Encore sur les bancs d’essai
« En laboratoire, lorsqu’on contrôle tous les paramètres c’est facile d’obtenir 99% d’efficacité, mais avec l’usage typique, il faut enlever environ 15% », admet M. Rabeea. Il précise qu’il y a la même perte d’efficacité avec le condom masculin. « Les humains ne sont pas parfaits, ce qui fait en sorte qu’il y a des variations, mais si vous êtes parfaits, il peut avoir une efficacité impeccable », dit-il, farceur.
Les études de sécurité de phase 1 et de phase 2 ont déjà été réalisées au Québec et au Cameroun. « Parmi 500 femmes, le condom a été utilisé 30 000 fois et on n’a pas eu de problèmes, il est sécuritaire », se réjouit le chercheur.

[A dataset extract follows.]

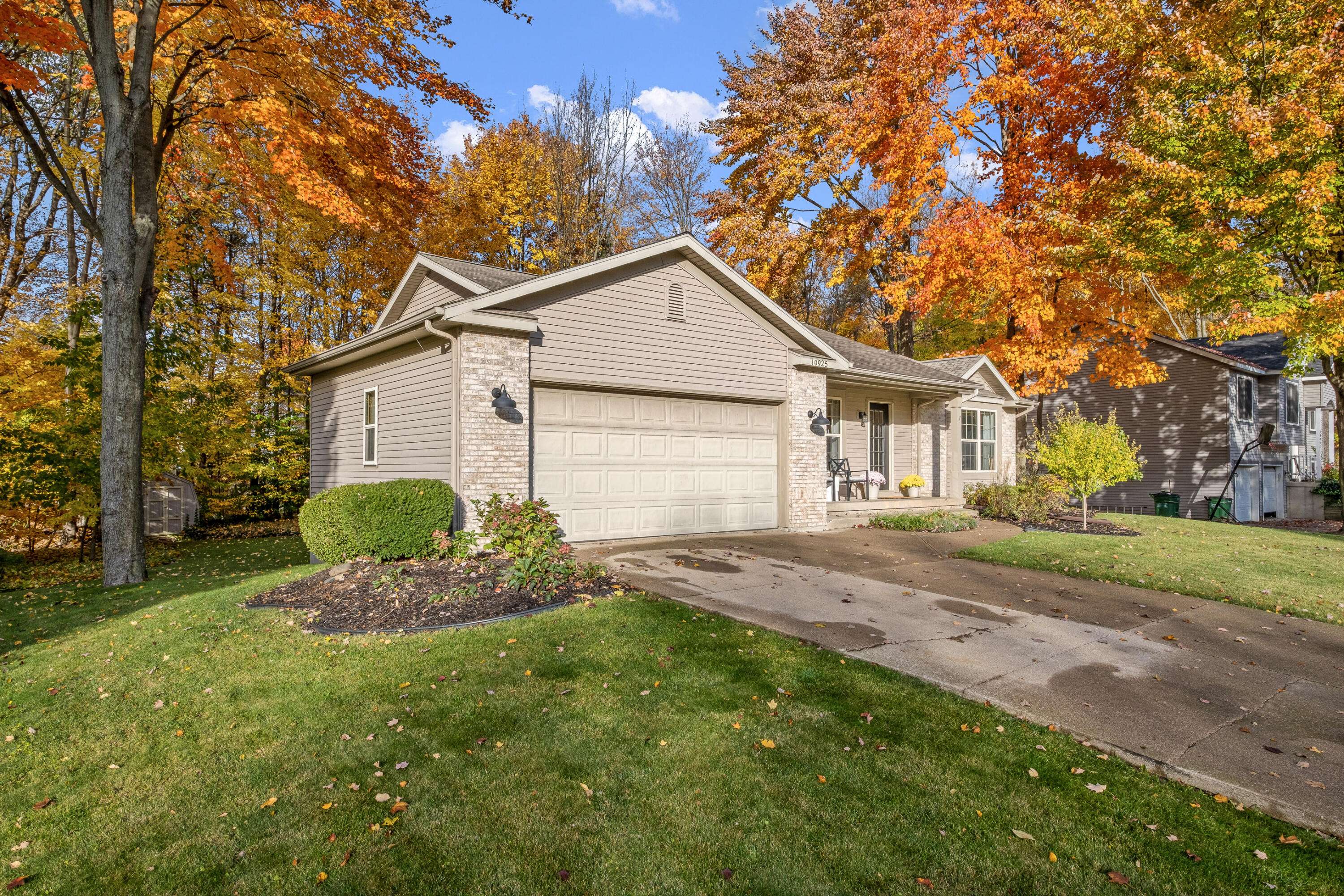 Allendale, MI 49401,10925 Timberline Drive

Il reste tout de même à faire plusieurs études d’efficacité pour le tester contre les différentes infections et contre le VIH. La première étude pilote est en cours. Elle concerne la contraception et l’effet spermicide qu’offre le condom invisible. « On la fait ici à Québec et on est confiant qu’elle sera bonne, on espère avoir les résultats plus tard cette année », ajoute M. Rabeea.
L’incontournable question du prix que couterait ce condom invisible demeure. De leur côté, les condoms féminins de latex actuellement sur le marché coutent cher. « Pour nous, j’espère qu’il ne coutera pas plus qu’un café. On a été très prudent dans le choix des polymères, du gel et de l’applicateur », prévient le scientifique, souhaitant que le produit soit accessible aux femmes de partout dans le monde.
Il y aurait un million de cas d’infections transmises sexuellement par jour, selon l’Organisation mondiale de la santé (OMS). « C’est très important de sensibiliser les gens parce que c’est triste quand il y a beaucoup de décès et de cas d’ITS qui auraient pu être évités », décrie-t-il. L’invention des chercheurs du CRI pourrait être une corde de plus pour la prévention.